またCryptExportKeyによりエクスポートされるセッション鍵は、より具体的にはEMOTET本体に保持している公開鍵を利用してエクスポートされ、バイナリデータが反転された状態で格納されます。
ここまでの結果から、Cookieに設定されているBase64エンコードされたデータは、デコードすると上から順に以下の形式になっていることがわかります。
(1) 暗号化セッション鍵(公開鍵で暗号化され、かつバイナリデータが反転された状態)
(2) 暗号化前のデータのSHA1
(3) 暗号化後のデータ
では、(3) の暗号化されたデータをさらに解析していきます。
該当データが暗号化される前の状態は、 CryptEncrypt の処理が行われる前のメモリを見ることで確認することができます。
CryptEncryptによる暗号化時に使用されるセッション鍵(1)は、セッション鍵作成時のCryptGenKeyの呼び出し時に設定される引数から、AES 128bitのCBCモード(デフォルト)であることがわかります。
図47の通り、メモリ上で確認できるCryptEncryptにより暗号化される前のデータ(以下、(4)とする)についても、依然図17で示したような構造ではありません。
さらに処理を辿った結果、暗号化前のデータ(4)は以下のような構造になっていることがわかりました。
さらに図49におけるデータ部(以下、(5)とする)を見ていきます。
データ部(5)は、先頭が0x78, 0x01で始まっており、これは「zlib」形式で使用されるマジックヘッダであると想定でいます。
よってこのデータ部(5)をファイルに書き出し、zlib形式のファイルとして展開してみた様子が以下です。

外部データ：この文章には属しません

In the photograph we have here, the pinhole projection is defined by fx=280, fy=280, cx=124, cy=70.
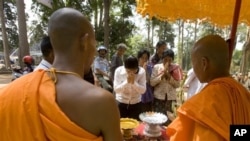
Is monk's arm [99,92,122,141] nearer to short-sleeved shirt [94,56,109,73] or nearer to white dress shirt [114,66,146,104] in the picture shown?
white dress shirt [114,66,146,104]

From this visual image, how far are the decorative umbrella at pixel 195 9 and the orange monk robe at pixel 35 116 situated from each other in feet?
5.43

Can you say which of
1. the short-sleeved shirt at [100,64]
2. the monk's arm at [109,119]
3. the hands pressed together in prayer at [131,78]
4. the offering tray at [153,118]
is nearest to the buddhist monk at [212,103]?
the monk's arm at [109,119]

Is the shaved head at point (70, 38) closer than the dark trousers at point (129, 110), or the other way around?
the shaved head at point (70, 38)

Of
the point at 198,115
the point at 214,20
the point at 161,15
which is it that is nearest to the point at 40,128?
the point at 198,115

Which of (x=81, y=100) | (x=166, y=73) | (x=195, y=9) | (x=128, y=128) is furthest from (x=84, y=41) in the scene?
(x=166, y=73)

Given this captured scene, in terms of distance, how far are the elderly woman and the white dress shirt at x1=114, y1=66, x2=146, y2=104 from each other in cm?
45

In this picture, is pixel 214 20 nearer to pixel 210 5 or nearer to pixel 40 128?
pixel 210 5

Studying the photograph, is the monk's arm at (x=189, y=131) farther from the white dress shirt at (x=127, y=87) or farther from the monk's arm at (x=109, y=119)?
the white dress shirt at (x=127, y=87)

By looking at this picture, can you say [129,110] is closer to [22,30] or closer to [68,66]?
[68,66]

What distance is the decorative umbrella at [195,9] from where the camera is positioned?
2.71 meters

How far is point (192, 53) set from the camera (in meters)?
1.76

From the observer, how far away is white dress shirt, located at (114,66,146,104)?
13.0 ft

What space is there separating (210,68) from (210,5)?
164 cm

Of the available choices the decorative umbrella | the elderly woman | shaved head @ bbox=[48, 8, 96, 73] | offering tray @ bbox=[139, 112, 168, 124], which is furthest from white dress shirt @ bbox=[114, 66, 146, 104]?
shaved head @ bbox=[48, 8, 96, 73]
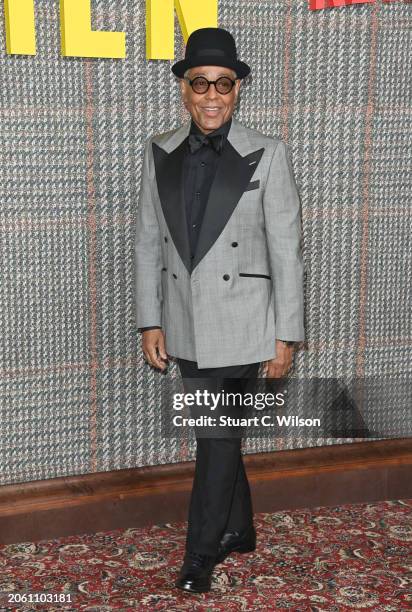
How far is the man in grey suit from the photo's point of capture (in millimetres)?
2596

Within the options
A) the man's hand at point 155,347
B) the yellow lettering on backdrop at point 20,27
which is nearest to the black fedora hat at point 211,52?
the yellow lettering on backdrop at point 20,27

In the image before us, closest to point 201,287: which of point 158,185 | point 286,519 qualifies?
point 158,185

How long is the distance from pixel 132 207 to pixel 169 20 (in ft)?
1.92

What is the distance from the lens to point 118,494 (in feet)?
10.3

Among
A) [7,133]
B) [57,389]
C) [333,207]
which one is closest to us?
[7,133]

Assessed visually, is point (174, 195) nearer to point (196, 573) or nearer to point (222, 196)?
point (222, 196)

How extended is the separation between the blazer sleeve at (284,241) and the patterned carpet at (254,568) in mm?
729

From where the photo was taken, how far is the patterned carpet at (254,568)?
2.66m

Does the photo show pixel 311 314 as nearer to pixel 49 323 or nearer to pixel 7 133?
pixel 49 323

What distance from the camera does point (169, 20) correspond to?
2939 millimetres

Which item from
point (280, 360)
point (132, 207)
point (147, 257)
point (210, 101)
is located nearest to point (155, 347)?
point (147, 257)

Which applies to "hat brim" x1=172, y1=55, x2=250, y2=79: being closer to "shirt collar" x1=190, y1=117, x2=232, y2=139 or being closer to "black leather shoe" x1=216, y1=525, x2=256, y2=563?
"shirt collar" x1=190, y1=117, x2=232, y2=139

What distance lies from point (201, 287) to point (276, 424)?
92cm

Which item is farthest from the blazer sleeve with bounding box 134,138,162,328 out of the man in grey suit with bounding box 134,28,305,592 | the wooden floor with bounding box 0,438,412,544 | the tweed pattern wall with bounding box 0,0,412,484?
the wooden floor with bounding box 0,438,412,544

この結果、図17と同様の構造を持ったデータが現れました。
このことから図17のデータは zlib で圧縮され、さらに AES による暗号化が行われたデータであったことが判明しました。
なお、Cookieの直後には暗号化された文字列の先頭に数字が付与されています。
この数字は、GetTickCountにより取得した「システムを起動した後の経過時間」を0xFFFFで割った余りを10進数に変換した値が割り当てられます。
最後に、以上で確認できた状況を整理すると以下の図の流れとなります。
これによりEMOTETが送信するリクエストヘッダに含まれる暗号化文字列の内容および暗号化処理を紐解くことができました。